The clue to a problem with the sensors is there will be no voltage to the ignition coil or injectors if the ignition switch is on but the engine is not running. My reason for sharing this is everything in those circuits should be dead when the ignition switch was left on so nothing should be overheated. On much older cars it WAS possible to have current flowing through the ignition coil with just the ignition switch on but that rarely damaged them. I suspect in your case there may have been something that was planning on failing soon anyway and the least little extra nudge sent it over the edge. Leaving the ignition switch on wouldn't cause a part to fail but it might hurry one up that is about to.
Don't have an answer on your fuse issue. I usually check for voltage on both sides. You can't go by the resistance checks on the crank sensor because there's a lot of circuitry inside it that you'll be measuring through. That won't work so the 14 meg ohms isn't valid. You have to test for an output signal. If I were to do that, I'd use an oscilloscope that I use for tv repair, but it's just as correct to use a digital voltmeter, but there are some stipulations. First of all, they are designed to measure 60 hertz AC voltage. Crank sensors usually develop three or four sets of pulses spaced far apart during each crankshaft revolution. You'll get some pulses much higher than 60 hertz, then a relatively long pause before the next set of pulses arrives. The display on the meter will be bouncing around a lot. It may show some voltage but the actual value means nothing. Some meters read hertz directly without regard to the voltage level of the signal but even those don't work on crank sensors. They'll pick up a series of three or four pulses, then a long stretch of silence, then pulses, then silence. The meter will get dizzy trying to display that.

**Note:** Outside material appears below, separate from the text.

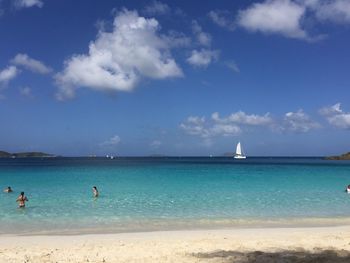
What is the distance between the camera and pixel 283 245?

I'm not real familiar with the ignition power transistor. I know what it does but as far as diagnosing it, that was always a part of Chrysler's Engine Computer and rarely caused a problem. The only thing I could suggest that might apply is to check anything that can be replaced or unbolted to see that there is heat-sink compound there to help transfer heat away. If you understand Ohm's Law, you know that voltage times current equals power which means heat is generated. Those switching transistors are designed to be turned fully on or fully off, never partway in between. At fully off there is no current flow so 0 amps times any voltage equals 0 watts and no heat buildup. That one is easy to understand. But, when it's fully on, there can be lots of current flow but since it's practical a piece of wire with no resistance, no voltage is dropped across it. 0 volts times any current again equals 0 watts and no heat. The problem comes in when there's a little voltage and a little current at the same time. THEN you have power dissipated and heat generated, and you gotta get rid of that heat because that is the deadly enemy of semiconductor electronics. Circuitry problems can reduce how effectively that transistor turns fully on or off. The voltage spike from the ignition coil's primary winding has an effect too but I can't remember the reason. Other circuitry in the driver module generates heat too.
Anyway, there's my thoughts on the subject. Take anything you might find useful.